By one or two intramuscular injections of rabbits with 0.5 to 1.0 cc. of whole culture of B. welchii it has been possible to produce a severe toxic anemia within five days. The blood picture has been that of a secondary anemia, in which the hemoglobin is reduced to 50 or even to 25 per cent of the normal, and the red blood corpuscles are reduced to 2,380,000 or even 840,000 per cu. mm., accompanied by a leucocytosis of 20,000 to 43,000 per cu. mm. Marked anisocytosis and poikilocytosis were observed at the height of the disturbance. Erythroblasts were observed, from 642 to 4,352 per cu. mm.; among them normoblasts, microblasts and macroblasts. Monocytes or clasmatocytes in the peripheral blood containing ingested red blood cells were present, numbering from 186 to 868 per cu. mm.

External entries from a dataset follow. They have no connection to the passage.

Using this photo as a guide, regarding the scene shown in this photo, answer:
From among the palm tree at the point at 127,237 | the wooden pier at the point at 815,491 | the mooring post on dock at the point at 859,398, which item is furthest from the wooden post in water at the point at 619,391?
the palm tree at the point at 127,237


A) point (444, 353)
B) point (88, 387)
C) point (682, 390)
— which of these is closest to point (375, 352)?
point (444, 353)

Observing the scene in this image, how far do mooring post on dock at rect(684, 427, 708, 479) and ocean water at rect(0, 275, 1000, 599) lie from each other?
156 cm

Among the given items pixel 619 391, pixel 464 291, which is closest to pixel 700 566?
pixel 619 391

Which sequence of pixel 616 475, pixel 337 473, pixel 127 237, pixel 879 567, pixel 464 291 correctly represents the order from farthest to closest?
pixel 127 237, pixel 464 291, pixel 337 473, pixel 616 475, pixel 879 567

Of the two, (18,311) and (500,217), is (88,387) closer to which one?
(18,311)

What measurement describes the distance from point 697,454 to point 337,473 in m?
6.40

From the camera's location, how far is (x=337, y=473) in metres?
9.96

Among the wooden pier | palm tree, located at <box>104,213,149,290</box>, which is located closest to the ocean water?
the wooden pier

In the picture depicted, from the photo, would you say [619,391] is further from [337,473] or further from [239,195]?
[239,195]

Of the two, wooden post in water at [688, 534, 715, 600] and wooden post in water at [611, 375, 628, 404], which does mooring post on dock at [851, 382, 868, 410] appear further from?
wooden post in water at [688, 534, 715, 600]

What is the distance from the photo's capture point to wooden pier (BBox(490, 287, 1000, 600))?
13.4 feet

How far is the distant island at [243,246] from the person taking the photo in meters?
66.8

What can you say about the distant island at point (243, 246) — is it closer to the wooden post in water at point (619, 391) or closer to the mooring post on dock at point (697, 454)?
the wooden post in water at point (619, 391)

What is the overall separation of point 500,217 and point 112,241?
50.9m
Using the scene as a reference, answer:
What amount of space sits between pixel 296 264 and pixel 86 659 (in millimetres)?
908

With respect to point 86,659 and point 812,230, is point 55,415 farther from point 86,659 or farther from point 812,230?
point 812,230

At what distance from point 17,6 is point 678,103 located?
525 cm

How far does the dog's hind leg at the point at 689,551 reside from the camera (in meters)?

The maximum loss of weight varied from 9 to 23.9 per cent. Histologic examination of the spleen of these rabbits showed a marked increase of erythrophagocytosis. Repeated intramuscular injections of 0.1 to 1.0 cc. of whole culture or of toxic filtrates of B. welchii into rabbits produced chronic intoxication with accompanying secondary anemia. Those animals treated with whole culture showed decrease in hemoglobin from 56 to 53 per cent of the normal in periods varying from 5 to 19 days. A leucocytosis of 13,000 to 29,400 was present. Anisocytosis, poikilocytosis and polychromatophilia were marked from the third to the fifteenth day of treatment and remained to a slight degree as long as the injections were continued, covering in most instances, a period of 25 to 40 days. Nucleated red cells were present in numbers varying from 148 to 270 per cu. mm. Erythrophagocytosis in the blood stream was not observed.